Was in den Medien kaum thematisiert wird, ist die Möglichkeit, sich zu den Hausaufgaben oder Prüfungsvorbereitungen zusammenzutun. Da erklärt der eine den Lernstoff für den Geografie-Test, die andere die neu eingeführten französischen Grammatikregeln. Wenn man sich die Englisch- oder Franz-Wörtli gegenseitig abfragt, macht es sogar Spass. Auf anspruchsvolle Prüfungen bereiteten wir uns in der Kanti häufig zu dritt oder viert vor. Das gemeinsame Lernen ist auch über die Ufzgi hinaus eine soziale Angelegenheit. Oft ist der Übergang zwischen Lernen und Freizeit fliessend: Man macht auch einmal Pause und widmet sich anderen Themen.
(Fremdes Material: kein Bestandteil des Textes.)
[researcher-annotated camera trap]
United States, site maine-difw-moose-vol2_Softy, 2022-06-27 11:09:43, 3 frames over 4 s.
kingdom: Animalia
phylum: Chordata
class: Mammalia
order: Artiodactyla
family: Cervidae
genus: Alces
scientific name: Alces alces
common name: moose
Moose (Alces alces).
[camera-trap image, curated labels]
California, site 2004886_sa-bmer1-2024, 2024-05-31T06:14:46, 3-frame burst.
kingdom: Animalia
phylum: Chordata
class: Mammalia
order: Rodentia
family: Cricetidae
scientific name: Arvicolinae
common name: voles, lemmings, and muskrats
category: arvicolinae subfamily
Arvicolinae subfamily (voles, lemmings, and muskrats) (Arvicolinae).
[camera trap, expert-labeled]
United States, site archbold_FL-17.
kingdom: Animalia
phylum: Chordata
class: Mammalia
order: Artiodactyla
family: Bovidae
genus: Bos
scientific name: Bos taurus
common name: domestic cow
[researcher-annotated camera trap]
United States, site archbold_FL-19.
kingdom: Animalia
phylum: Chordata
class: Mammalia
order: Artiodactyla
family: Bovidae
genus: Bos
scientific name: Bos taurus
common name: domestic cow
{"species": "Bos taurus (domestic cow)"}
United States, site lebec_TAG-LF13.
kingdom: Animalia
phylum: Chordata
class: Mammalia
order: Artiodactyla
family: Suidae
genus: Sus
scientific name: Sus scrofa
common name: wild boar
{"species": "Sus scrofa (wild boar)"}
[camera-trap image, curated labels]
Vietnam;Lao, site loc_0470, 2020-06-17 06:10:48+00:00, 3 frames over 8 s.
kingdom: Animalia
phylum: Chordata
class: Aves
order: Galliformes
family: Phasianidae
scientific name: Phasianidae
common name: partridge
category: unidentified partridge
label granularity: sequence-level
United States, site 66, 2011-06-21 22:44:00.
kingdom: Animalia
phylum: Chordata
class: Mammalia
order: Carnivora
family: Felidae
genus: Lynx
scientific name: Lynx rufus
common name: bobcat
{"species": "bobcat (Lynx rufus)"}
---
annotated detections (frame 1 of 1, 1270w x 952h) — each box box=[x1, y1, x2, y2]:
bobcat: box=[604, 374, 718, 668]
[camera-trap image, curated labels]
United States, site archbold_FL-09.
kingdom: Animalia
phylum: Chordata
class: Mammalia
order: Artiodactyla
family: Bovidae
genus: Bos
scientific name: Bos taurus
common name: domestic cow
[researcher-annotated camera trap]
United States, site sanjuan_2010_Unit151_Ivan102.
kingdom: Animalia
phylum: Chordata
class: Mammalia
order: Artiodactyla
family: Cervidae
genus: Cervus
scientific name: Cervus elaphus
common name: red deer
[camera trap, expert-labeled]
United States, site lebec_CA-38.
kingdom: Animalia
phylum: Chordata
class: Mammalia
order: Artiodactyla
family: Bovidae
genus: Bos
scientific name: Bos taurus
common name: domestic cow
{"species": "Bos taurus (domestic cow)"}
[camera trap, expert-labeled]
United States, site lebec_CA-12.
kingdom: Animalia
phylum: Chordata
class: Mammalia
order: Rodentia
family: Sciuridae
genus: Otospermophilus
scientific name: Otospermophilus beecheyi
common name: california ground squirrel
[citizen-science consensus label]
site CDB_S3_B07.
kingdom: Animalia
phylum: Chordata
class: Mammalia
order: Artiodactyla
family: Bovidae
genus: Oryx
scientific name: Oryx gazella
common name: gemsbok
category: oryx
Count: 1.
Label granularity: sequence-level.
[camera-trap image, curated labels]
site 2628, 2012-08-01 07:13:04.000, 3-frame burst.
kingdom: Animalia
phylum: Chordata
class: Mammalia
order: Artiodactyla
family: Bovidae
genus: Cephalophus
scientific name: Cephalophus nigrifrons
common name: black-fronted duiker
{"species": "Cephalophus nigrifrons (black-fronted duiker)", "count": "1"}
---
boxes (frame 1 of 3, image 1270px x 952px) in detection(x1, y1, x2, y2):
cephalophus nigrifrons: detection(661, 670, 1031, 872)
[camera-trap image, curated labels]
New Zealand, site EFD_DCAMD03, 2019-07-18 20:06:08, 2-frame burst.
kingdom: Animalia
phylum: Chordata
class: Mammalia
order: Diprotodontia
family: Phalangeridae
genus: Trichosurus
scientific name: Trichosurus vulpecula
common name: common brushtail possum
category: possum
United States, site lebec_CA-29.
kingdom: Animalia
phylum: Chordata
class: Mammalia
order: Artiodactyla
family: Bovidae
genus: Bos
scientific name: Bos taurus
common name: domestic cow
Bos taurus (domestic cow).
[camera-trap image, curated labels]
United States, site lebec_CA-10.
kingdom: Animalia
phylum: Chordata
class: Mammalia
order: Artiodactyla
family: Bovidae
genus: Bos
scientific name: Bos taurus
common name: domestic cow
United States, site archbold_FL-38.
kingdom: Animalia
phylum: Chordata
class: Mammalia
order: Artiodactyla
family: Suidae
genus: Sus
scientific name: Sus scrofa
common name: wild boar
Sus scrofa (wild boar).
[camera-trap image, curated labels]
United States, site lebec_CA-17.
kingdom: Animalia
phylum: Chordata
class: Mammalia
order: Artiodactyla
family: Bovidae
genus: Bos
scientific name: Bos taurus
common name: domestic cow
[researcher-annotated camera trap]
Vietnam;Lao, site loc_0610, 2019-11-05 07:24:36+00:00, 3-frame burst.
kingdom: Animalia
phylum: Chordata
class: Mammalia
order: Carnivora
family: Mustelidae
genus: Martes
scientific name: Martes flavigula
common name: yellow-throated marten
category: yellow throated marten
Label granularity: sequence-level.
Einige Highlights zum Dauerbrenner integrierte Klassen und Lehrermangel
Der Auftakt zu diesem Teil unserer Textsammlung gebührt Mario Andreotti, der Ross und Reiter der heutigen Misere in der Volksschule beim Namen nennt: Das falsche Lernkonzept des Lehrplan 21, die Heranbildung von Coaches statt einer Lehrerbildung, die diesen Namen verdient, die Überflutung der Lehrkräfte mit «administrativem Krimskrams». Andreotti fordert die Rückkehr zum Frontalunterricht (Klassenunterricht), der «nachgewiesenermassen die besten Lernergebnisse brachte».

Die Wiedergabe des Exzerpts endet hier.